Jake Berry is Minister for the Northern Powerhouse, and is MP for Rossendale and Darwen.

In my present post, I’ve visited many businesses – but, all too often, am whisked from a Ministerial car into a boardroom without getting the time to talk to the people on the firm’s shop floor about how the Government’s policies are changing their lives day to day.

That’s why, four years on from George Osborne’s extraordinary speech in Manchester where he launched the Northern Powerhouse, I hit the road, Top Gear-style in my Volvo estate, for a 739-mile tour of the North. No civil servants, no script and no sound bites – just conversations and questions with over 500 people in the canteens, constructions sites, steel mills and offices of the Northern Powerhouse about what they, the people of the North, want to see next.

I’m a born and bred scouser and don’t shy away from a challenge, which is why I kicked off the tour in Blyth Valley, a constituency held by Labour for nearly 70 years. Tharsus is one of the North’s fastest-growing companies specialising in robotics, and local workers’ main concerns were about improving their local transport infrastructure.

There was also real excitement about the opportunities presented by Brexit, and a view that  “it doesn’t matter what the deal is like, we just want to Government to get on with it”. Civil servants in Whitehall would be surprised to realise that the people of the North, the majority of whom voted to leave the European Union, are braver than they can possibly understand.
____
[PROBLEMS TO WORK ON]
**1.** Using the text on the Northern Powerhouse tour, say whether each statement agrees with it. (a) The tour covered 739 miles. (b) The tour began in Manchester. (c) Civil servants went along on the tour. Answer each with yes or no and quote the deciding words.
**2.** Answer these from the text on the Northern Powerhouse tour:
(a) Which constituency is Jake Berry the MP for?
(b) What does Tharsus specialize in?
(c) With how many people were there conversations on the tour?
**3.** Print everything in the text on the Northern Powerhouse tour from "In my present" down to "to see next.", word for word.
____
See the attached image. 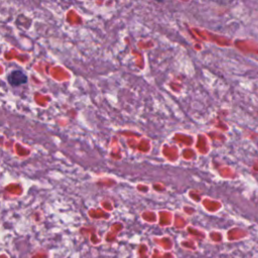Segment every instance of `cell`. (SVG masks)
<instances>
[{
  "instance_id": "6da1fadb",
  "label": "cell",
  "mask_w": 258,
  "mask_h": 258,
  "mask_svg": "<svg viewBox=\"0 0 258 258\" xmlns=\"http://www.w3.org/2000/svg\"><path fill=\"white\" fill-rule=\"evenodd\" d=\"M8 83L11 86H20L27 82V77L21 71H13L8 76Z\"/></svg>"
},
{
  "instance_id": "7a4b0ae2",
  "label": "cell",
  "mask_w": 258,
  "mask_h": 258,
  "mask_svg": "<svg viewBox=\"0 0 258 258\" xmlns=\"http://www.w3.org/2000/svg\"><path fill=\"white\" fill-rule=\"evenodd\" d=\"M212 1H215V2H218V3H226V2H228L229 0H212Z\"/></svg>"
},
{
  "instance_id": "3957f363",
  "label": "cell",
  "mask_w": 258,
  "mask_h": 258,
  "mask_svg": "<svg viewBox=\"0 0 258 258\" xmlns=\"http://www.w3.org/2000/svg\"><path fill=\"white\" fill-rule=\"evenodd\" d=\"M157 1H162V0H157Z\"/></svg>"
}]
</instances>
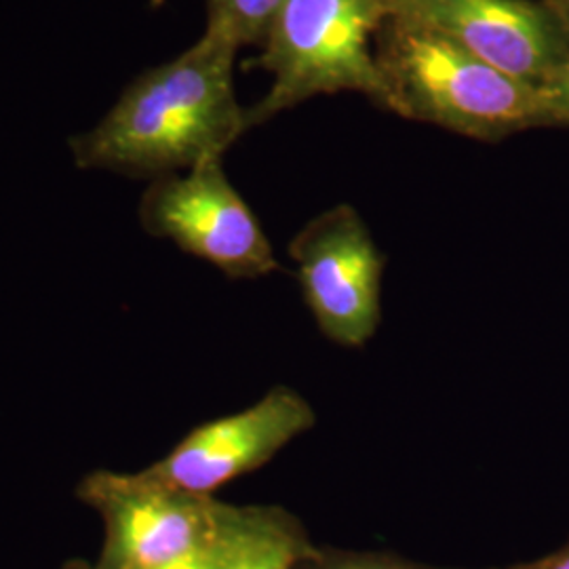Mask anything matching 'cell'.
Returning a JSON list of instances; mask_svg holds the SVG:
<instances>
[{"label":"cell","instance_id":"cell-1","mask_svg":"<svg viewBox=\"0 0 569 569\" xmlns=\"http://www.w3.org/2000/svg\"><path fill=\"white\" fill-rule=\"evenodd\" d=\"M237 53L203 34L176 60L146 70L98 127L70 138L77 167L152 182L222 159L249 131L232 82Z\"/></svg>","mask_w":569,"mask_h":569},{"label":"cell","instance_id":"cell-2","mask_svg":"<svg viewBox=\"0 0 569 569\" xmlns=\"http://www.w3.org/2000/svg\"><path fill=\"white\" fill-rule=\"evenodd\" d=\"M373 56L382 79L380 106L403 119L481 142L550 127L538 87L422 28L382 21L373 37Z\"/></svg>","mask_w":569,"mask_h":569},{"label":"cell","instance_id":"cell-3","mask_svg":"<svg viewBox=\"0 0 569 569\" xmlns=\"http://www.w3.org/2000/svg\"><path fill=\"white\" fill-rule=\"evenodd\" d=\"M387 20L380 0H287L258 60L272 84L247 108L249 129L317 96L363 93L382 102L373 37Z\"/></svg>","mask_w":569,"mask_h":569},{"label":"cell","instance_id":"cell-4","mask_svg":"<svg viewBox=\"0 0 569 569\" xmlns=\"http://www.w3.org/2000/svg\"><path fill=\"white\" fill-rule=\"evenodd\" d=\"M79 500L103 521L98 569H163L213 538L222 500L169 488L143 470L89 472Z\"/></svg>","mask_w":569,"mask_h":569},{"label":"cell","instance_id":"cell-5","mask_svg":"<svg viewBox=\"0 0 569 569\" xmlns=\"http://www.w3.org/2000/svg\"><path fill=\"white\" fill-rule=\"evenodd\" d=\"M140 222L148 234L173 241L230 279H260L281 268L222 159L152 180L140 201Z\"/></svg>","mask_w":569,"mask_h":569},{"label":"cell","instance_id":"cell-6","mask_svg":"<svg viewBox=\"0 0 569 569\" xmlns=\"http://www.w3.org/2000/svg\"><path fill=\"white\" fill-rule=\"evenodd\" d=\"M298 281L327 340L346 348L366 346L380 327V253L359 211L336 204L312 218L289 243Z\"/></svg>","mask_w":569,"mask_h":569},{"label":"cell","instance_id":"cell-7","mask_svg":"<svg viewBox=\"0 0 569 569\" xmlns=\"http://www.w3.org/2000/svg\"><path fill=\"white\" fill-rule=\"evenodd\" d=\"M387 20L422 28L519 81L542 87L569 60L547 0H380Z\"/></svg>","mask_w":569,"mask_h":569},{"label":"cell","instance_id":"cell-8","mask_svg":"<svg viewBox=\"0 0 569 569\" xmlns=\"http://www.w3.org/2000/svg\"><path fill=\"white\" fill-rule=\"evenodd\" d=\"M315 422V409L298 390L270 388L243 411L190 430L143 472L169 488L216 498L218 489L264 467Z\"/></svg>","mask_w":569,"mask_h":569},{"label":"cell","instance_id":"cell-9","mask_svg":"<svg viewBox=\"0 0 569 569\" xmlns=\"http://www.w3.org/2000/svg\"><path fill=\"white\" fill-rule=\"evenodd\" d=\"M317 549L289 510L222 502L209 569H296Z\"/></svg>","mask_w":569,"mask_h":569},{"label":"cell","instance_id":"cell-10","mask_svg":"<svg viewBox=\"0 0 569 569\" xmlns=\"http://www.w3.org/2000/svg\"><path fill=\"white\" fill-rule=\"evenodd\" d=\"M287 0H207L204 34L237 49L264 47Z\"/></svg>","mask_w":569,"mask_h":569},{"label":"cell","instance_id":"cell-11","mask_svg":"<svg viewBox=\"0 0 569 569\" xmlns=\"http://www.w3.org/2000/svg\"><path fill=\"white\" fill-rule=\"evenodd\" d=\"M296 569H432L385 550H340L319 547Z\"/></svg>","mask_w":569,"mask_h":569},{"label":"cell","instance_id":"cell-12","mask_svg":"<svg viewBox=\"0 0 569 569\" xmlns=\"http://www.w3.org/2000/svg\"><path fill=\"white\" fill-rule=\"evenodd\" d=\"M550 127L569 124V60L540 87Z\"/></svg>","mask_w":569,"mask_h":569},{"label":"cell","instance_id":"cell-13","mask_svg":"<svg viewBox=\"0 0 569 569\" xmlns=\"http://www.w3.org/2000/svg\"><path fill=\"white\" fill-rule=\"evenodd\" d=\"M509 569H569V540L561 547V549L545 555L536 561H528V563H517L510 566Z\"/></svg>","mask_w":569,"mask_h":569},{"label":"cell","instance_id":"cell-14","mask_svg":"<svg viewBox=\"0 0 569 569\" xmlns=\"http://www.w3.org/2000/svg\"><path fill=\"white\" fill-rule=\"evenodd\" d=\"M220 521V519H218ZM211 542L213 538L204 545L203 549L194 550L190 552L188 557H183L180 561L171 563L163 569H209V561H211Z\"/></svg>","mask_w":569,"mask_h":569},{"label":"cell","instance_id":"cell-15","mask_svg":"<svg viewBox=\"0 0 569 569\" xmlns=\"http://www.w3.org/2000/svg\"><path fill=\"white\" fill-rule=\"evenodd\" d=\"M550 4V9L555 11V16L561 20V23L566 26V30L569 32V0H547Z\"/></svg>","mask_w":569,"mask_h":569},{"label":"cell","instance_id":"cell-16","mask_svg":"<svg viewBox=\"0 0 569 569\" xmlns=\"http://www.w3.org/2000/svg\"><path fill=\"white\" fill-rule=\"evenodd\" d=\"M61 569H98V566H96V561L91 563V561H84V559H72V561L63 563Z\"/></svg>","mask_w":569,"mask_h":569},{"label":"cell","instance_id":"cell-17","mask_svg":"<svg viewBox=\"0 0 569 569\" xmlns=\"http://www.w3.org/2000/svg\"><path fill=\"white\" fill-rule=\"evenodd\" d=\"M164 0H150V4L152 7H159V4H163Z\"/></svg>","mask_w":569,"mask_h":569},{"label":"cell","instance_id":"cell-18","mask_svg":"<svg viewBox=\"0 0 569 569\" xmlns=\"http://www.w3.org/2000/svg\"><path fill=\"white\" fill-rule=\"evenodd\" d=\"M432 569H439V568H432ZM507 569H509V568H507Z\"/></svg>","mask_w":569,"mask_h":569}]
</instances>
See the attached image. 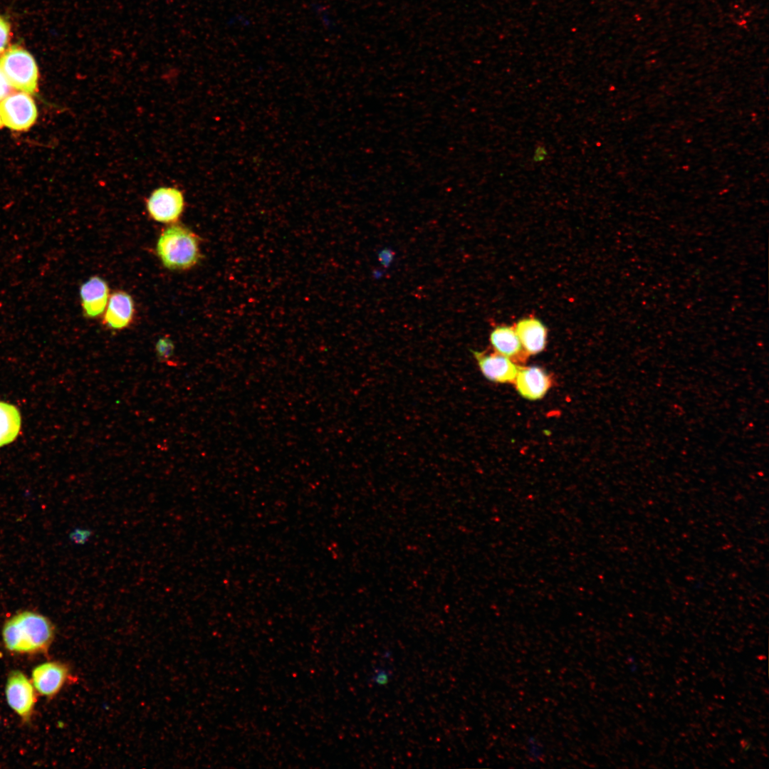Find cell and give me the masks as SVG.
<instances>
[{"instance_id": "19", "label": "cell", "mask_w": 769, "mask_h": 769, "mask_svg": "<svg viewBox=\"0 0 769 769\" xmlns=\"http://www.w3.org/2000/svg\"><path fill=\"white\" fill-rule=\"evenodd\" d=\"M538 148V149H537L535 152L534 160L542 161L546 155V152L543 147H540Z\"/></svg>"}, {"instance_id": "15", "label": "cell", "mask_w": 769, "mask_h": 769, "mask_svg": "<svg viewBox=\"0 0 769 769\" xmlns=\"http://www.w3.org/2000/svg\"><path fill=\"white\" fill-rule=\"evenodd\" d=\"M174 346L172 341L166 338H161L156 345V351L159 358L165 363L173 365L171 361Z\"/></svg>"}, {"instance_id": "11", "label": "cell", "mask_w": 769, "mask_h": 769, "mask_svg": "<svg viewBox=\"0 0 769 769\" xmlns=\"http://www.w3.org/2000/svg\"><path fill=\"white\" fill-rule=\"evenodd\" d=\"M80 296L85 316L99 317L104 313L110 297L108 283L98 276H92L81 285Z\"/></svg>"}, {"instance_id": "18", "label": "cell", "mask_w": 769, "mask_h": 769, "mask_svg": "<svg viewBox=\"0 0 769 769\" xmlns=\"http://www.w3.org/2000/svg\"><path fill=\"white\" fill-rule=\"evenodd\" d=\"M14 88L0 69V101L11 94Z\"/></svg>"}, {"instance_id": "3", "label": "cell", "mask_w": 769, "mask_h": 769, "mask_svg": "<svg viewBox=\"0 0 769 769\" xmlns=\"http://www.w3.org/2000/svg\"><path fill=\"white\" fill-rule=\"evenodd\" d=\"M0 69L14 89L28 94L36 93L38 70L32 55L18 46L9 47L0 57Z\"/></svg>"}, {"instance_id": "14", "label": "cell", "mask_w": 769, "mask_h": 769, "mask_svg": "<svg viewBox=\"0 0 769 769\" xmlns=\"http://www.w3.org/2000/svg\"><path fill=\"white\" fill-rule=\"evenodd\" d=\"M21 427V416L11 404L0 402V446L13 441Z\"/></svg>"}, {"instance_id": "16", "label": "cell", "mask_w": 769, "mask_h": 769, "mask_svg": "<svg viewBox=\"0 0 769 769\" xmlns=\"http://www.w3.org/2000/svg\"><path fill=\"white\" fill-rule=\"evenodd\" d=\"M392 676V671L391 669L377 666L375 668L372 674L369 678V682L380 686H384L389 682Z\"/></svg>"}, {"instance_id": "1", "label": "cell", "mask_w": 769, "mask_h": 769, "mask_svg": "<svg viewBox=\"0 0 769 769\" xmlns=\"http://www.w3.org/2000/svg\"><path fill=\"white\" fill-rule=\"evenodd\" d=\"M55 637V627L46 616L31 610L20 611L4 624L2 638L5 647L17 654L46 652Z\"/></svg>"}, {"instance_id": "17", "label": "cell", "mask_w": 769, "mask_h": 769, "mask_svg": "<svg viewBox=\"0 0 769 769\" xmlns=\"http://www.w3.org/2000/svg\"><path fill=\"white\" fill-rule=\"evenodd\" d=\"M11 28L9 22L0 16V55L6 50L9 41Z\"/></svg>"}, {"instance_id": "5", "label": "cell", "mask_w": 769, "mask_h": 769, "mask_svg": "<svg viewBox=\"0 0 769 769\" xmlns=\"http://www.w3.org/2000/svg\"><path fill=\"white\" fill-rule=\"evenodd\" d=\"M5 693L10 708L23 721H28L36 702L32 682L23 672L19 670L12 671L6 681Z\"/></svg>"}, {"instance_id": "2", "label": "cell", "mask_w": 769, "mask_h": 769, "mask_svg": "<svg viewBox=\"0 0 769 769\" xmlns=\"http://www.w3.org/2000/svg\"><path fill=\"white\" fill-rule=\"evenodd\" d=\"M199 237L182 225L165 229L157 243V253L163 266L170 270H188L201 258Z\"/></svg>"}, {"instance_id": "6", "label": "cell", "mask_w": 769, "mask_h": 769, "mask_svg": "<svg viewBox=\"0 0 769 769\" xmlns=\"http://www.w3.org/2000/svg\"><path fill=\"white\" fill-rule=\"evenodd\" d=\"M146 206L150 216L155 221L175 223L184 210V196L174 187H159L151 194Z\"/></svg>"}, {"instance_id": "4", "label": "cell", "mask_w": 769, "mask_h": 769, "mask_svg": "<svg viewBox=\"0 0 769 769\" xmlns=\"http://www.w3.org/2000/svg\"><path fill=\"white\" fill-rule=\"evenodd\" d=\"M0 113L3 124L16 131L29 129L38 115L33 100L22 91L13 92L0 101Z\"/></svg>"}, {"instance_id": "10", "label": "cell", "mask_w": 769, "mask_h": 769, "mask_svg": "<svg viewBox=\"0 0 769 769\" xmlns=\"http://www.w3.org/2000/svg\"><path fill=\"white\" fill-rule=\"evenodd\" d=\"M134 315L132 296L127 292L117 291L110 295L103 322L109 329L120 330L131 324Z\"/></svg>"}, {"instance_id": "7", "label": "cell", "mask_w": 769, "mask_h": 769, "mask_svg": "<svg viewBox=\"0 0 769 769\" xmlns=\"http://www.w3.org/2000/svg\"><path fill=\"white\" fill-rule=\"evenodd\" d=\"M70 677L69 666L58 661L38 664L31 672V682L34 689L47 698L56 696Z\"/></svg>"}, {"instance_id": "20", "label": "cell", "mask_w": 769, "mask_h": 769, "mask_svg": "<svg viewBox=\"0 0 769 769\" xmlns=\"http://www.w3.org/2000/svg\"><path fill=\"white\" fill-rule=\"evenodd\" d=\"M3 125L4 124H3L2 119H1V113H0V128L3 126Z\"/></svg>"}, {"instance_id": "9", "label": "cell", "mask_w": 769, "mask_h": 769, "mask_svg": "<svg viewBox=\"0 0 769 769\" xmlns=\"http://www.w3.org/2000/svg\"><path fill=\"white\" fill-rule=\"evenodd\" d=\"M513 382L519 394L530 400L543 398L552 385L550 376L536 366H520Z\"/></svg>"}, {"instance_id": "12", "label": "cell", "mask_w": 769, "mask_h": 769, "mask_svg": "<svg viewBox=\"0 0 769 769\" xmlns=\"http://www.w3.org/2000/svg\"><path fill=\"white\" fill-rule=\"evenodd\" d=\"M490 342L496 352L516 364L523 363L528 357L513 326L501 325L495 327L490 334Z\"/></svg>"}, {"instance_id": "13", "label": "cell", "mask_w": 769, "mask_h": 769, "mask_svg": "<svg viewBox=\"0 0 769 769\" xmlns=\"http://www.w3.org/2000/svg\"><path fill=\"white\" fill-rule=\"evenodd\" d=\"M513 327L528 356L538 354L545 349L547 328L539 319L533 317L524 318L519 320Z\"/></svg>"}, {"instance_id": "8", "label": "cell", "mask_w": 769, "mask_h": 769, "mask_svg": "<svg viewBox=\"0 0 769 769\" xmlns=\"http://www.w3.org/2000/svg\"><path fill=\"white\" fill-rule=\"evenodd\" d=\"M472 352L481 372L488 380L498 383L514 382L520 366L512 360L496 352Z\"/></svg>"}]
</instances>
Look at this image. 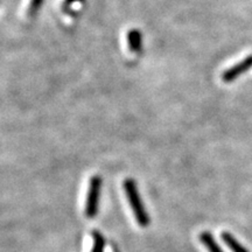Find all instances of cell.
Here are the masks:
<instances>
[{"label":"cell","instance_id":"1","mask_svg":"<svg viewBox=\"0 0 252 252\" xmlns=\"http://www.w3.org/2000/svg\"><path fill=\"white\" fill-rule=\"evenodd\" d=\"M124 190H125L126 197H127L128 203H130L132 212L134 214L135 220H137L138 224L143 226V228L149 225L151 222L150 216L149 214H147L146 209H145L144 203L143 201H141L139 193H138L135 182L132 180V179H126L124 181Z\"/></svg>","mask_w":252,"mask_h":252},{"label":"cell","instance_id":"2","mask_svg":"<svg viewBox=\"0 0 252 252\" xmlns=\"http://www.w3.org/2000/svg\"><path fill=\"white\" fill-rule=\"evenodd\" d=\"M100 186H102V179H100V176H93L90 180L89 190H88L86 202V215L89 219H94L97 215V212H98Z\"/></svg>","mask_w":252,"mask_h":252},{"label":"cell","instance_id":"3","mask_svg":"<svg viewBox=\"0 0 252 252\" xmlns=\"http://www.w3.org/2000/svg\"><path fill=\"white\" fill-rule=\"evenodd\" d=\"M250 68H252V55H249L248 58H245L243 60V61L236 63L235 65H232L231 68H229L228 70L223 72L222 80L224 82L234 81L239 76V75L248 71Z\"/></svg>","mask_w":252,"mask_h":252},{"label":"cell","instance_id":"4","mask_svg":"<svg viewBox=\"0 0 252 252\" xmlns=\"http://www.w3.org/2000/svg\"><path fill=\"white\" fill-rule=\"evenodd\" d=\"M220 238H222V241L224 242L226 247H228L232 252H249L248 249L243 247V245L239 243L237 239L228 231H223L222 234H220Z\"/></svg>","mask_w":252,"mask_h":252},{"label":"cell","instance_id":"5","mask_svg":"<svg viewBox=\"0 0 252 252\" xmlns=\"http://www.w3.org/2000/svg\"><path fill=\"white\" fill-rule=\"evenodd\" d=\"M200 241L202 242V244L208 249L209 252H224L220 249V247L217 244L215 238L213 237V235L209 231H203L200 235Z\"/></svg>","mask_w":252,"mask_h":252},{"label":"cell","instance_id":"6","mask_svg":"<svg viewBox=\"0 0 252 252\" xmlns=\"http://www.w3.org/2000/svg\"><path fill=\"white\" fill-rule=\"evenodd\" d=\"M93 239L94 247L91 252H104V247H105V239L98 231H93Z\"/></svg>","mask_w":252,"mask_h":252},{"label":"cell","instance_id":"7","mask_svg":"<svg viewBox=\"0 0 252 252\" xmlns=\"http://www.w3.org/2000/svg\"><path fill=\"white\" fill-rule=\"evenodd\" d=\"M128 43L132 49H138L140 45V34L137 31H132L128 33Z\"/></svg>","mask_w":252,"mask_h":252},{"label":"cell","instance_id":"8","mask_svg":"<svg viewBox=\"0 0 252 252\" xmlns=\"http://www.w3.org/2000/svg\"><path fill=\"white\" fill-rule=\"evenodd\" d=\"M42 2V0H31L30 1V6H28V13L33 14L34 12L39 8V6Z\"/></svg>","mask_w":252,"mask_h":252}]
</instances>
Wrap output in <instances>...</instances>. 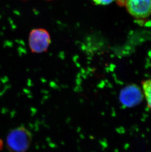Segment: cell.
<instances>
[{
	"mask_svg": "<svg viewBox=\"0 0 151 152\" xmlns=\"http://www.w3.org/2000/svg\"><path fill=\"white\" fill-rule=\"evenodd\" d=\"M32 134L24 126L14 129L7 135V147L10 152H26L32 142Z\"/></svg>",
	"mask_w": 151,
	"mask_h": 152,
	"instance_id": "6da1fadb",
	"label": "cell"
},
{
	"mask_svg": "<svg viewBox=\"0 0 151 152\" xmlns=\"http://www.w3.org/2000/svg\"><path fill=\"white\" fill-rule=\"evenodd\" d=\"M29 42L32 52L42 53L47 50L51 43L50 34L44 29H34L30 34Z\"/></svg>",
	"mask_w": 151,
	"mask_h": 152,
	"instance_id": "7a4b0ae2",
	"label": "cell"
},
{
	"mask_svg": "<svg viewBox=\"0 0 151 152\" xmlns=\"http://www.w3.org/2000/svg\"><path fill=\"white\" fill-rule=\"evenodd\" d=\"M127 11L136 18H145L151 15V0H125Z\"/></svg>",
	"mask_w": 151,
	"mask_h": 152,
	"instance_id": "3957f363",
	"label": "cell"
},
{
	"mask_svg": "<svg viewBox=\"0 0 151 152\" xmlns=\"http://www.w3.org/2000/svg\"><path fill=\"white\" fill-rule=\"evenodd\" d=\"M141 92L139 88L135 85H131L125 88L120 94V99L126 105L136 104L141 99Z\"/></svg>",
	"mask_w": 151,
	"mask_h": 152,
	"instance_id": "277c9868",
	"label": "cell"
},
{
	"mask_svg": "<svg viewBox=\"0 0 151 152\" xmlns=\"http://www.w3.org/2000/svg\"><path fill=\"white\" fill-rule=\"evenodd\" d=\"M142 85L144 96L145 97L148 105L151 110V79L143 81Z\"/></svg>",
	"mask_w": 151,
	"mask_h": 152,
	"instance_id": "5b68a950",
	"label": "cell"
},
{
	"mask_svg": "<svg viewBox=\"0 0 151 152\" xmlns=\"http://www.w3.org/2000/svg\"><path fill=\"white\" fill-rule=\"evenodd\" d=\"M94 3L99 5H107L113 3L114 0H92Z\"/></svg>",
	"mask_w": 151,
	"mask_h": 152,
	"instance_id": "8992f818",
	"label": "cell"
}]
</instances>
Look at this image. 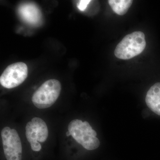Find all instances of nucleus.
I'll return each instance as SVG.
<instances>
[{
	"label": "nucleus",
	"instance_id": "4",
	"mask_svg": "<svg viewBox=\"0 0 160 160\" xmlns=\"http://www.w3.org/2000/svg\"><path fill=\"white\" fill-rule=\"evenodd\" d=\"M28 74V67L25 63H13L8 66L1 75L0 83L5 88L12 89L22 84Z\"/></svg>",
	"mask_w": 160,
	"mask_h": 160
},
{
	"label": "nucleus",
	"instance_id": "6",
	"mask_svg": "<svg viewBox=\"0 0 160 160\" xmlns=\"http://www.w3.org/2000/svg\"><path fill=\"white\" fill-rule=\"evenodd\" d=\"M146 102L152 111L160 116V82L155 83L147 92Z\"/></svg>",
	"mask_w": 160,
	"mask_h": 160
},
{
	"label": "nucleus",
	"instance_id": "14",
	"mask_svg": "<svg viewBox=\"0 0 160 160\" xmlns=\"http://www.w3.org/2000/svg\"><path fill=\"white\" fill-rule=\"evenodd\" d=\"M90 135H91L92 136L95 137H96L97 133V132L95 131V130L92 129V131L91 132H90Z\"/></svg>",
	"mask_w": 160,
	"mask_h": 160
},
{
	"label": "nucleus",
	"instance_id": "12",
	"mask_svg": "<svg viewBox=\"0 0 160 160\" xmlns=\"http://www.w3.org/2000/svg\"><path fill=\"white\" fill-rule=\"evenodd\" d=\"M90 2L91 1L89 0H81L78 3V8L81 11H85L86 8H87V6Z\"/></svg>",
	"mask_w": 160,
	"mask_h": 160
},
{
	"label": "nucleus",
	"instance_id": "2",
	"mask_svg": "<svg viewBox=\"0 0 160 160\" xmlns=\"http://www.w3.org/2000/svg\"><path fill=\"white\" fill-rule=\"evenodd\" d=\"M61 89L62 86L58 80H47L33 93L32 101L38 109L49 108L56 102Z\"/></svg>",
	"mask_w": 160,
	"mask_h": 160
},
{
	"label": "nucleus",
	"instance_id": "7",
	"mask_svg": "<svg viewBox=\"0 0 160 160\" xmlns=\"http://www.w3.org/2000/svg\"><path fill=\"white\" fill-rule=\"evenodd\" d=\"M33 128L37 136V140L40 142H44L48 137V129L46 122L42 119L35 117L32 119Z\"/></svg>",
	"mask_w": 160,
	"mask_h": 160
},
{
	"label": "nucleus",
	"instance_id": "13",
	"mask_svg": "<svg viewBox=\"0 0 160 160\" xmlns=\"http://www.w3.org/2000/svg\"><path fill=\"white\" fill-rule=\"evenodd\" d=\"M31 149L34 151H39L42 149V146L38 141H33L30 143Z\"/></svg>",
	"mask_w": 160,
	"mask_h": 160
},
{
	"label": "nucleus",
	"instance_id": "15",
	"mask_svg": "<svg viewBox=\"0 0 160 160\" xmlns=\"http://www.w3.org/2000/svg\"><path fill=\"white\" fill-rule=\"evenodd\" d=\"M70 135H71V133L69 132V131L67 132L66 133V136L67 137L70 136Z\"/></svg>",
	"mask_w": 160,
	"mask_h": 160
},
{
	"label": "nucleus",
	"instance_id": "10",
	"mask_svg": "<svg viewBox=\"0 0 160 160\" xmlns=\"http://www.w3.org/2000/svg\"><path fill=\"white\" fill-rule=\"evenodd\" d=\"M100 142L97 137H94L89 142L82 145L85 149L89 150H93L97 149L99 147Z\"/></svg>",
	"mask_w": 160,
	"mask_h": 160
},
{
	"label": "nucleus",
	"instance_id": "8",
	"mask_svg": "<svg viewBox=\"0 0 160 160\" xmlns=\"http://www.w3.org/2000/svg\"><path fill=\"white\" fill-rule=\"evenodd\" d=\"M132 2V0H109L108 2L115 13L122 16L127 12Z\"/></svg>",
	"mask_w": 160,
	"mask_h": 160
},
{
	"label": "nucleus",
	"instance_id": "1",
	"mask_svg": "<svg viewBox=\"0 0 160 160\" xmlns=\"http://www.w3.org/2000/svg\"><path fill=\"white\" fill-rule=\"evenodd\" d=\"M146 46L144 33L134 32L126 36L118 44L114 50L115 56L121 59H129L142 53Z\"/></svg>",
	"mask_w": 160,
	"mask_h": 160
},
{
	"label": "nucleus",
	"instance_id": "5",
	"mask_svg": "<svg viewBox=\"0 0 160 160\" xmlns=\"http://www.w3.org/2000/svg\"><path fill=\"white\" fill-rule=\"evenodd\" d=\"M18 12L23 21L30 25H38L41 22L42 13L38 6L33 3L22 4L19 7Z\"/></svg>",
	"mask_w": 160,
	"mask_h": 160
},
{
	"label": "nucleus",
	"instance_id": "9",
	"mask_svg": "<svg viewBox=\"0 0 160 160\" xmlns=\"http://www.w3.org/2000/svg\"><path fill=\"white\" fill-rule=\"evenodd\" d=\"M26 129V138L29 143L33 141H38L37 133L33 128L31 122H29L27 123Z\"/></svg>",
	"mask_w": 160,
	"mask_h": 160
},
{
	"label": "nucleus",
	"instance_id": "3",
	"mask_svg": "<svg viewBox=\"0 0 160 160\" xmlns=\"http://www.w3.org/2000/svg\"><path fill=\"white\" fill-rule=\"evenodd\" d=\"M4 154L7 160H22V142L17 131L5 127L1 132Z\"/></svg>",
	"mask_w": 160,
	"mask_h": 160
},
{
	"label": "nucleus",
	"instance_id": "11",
____
[IN RESPONSE]
**1.**
(a) Yes: "a 739-mile tour of the North"
(b) No: "I kicked off the tour in Blyth Valley"
(c) No: "No civil servants, no script and no sound bites"

**2.**
(a) Rossendale and Darwen
(b) Robotics
(c) Over 500 people

**3.**
In my present post, I’ve visited many businesses – but, all too often, am whisked from a Ministerial car into a boardroom without getting the time to talk to the people on the firm’s shop floor about how the Government’s policies are changing their lives day to day.

That’s why, four years on from George Osborne’s extraordinary speech in Manchester where he launched the Northern Powerhouse, I hit the road, Top Gear-style in my Volvo estate, for a 739-mile tour of the North. No civil servants, no script and no sound bites – just conversations and questions with over 500 people in the canteens, constructions sites, steel mills and offices of the Northern Powerhouse about what they, the people of the North, want to see next.